- [Extrait proposé]

§ §

Les communes se rattrapent... un peu
Ces audits sont accompagnés chaque année d’une centaine d’audits dits simplifiés, qui offrent un regard complémentaire. Là aussi, les scores moyens ont évolué positivement, de 55% en 2021 à 61% l’an dernier. Ils montrent toutefois une autre répartition intéressante : par niveau administratif, les sites étatiques confirment leur nette avancée devant les sites de communes – ou de syndicats communaux – et les autres – établissements publics, etc.
Tout le monde a grapillé quelques points : six pour l’État et les communes, un pour les autres organismes du secteur public. Cela dit, le taux de variation est plus flatteur pour les communes, qui passent de 42 à 48% (14%) que pour l’État, évoluant de 60 à 66% (10%).
Dans le Top 10 des erreurs les plus courantes, on trouve, outre celles déjà évoquées précédemment, des questions liées aux formulaires : champs dépourvus d’étiquette (la synthèse vocale ne saura préciser s’il faut insérer un prénom, une date de naissance...) ou encore formulaires dépourvus d’aides pertinentes à la correction (lorsqu’il s’agit de champs obligatoires, d’adresses électroniques mal orthographiées, etc.)
Des apps peu mobilisées en faveur de l’accessibilité
S’il faut saluer les bons résultats des sites Web, le tableau est en partie assombri par la relative sous-performance des applications mobiles. Le score moyen des apps auditées se portait à 2022 à 49%, soit un point au-dessus de la moyenne des sites Web audités cette même année. Ce score, malheureusement, va chuter à 43% puis 37% en 2024. Pour la première fois l’an dernier, aucune des applications auditées n’a atteint la conformité partielle.
Cela n’est pas spécifiquement une question de plateforme : si les apps auditées se révèlent légèrement plus accessibles sur Android que sur iOS (44% contre 41%), la différence est trop mince et l’échantillon trop restreint pour établir des conclusions.
Une chose, cependant, est sûre : la moindre implication des développeurs en faveur d’apps accessibles se traduit déjà par l’absence de déclaration d’accessibilité, ces informations capitales qui renseignent sur les non-conformités du site ou de l’app. Alors que près de la moitié des sites du service public luxembourgeois disposent d’une telle déclaration, seules 13% des apps en sont actuellement dotées.

§ §

- [Données à utiliser]

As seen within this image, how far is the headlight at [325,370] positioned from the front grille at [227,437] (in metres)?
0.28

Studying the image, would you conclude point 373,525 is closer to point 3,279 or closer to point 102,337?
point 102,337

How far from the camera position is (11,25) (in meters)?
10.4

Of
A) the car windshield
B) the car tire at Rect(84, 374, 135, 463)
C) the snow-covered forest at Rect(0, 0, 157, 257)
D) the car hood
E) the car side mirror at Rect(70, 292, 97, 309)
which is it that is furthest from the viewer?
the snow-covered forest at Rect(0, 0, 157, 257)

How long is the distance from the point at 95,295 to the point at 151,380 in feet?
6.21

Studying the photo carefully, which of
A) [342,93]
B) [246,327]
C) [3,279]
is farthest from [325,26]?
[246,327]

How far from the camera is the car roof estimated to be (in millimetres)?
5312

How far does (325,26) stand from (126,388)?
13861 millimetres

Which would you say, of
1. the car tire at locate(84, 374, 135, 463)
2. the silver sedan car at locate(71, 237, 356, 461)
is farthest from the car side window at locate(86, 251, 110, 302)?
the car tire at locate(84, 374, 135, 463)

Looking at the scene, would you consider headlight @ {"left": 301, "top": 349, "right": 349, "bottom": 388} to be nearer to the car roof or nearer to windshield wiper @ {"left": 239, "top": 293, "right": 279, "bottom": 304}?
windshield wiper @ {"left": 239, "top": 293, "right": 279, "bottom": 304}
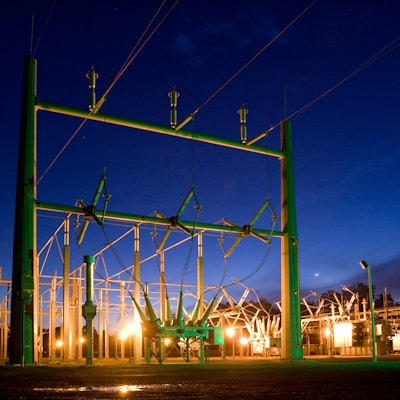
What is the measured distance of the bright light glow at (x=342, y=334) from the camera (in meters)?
44.6

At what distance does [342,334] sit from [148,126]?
94.8 ft

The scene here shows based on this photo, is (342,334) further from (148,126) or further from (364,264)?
(148,126)

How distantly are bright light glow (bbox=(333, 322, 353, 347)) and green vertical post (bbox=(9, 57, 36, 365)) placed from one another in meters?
30.4

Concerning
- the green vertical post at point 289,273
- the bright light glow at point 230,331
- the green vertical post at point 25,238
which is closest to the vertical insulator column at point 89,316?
the green vertical post at point 25,238

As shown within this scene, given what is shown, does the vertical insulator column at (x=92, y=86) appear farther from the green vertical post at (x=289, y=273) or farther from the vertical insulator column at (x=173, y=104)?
the green vertical post at (x=289, y=273)

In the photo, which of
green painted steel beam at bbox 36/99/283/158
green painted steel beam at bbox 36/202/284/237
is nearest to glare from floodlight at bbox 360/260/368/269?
green painted steel beam at bbox 36/202/284/237

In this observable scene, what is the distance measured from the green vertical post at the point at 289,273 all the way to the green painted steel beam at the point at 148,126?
105cm

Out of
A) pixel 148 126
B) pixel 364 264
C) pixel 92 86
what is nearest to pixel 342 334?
pixel 364 264

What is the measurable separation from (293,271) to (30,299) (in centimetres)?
923

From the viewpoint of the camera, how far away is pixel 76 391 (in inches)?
341

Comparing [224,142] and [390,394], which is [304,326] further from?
[390,394]

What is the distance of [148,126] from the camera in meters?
21.2

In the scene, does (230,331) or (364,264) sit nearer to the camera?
(364,264)

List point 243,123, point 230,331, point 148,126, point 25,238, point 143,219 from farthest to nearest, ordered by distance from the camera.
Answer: point 230,331 < point 243,123 < point 143,219 < point 148,126 < point 25,238
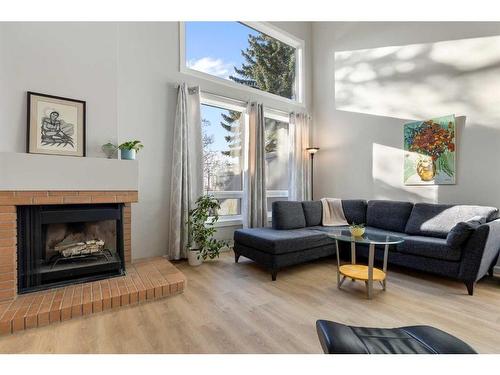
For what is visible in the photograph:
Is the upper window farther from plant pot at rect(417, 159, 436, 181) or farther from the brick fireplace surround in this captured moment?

§ §

- [Exercices]
1. Mettez sous forme de liste JSON de chaînes les lignes de la liste, de celle qui contient « Comparing [224,142] and » jusqu'à la fin de la liste, à raison d'une chaîne par ligne. Omettez les lignes vides et les images.
2. Poursuivez le texte sur l'accessibilité des sites et des applications du service public à partir de l'endroit où il s'arrête.

- [Réponses aux exercices]
1.
[
  "Comparing [224,142] and [390,394], which is [304,326] further from?",
  "[390,394]",
  "What is the distance of [148,126] from the camera in meters?",
  "21.2",
  "In the scene, does (230,331) or (364,264) sit nearer to the camera?",
  "(364,264)",
  "List point 243,123, point 230,331, point 148,126, point 25,238, point 143,219 from farthest to nearest, ordered by distance from the camera.",
  "Answer: point 230,331 < point 243,123 < point 143,219 < point 148,126 < point 25,238",
  "For what is visible in the photograph:",
  "Is the upper window farther from plant pot at rect(417, 159, 436, 181) or farther from the brick fireplace surround in this captured moment?"
]

2.
Une administration trop souvent sans solution
Enfin, rappelons ici le droit de chaque citoyen à demander à l’administration publique une version accessible d’une information en ligne qui ne l’est pas. Vingt réclamations ont ainsi été recueillies entre 2022 et 2024. Seulement dans huit de ces cas, une solution a pu être apportée à un problème précis, à court terme, qu’il s’agisse d’une correction concrète du problème sur le site, ou d’une fonctionnalité alternative garantissant un niveau de service équivalent. Les documents PDF inaccessibles constituent le premier motif de réclamations.
En dépit de ces deux dernières pistes d’améliorations, le Service information et presse a pu constater, tout au long de l’année 2024, l’implication réelle et le désir d’investissement authentique de toutes les administrations au sein desquels il a assuré une mission de sensibilisation
Cette année 2025 voit la montée en puissance d’un nouvel organisme public dédié à l’accessibilité : l’OSAPS (Office de surveillance de l'accessibilité des produits et services). Dès le mois de juin, le secteur privé, mais aussi certains organismes du secteur public, notamment dans le domaine de la mobilité, vont devoir proposer produits et services accessibles. Cet office, cette fois, est doté d’un pouvoir de sanction financière.
Cet article est une synthèse d’un rapport sur l’état de l’accessibilité des sites Internet et applications mobiles du secteur public au Luxembourg, produit tous les trois ans, et destiné à la Commission européenne. Il s’agit du deuxième rapport de ce genre écrit par le Service information et presse. Vous y trouverez une description des méthodes d’audit employées, les résultats complets (audits, réclamations d’usagers, dérogations...) et les analyses détaillées des données recueillies au cours de la période 2022 – 2024.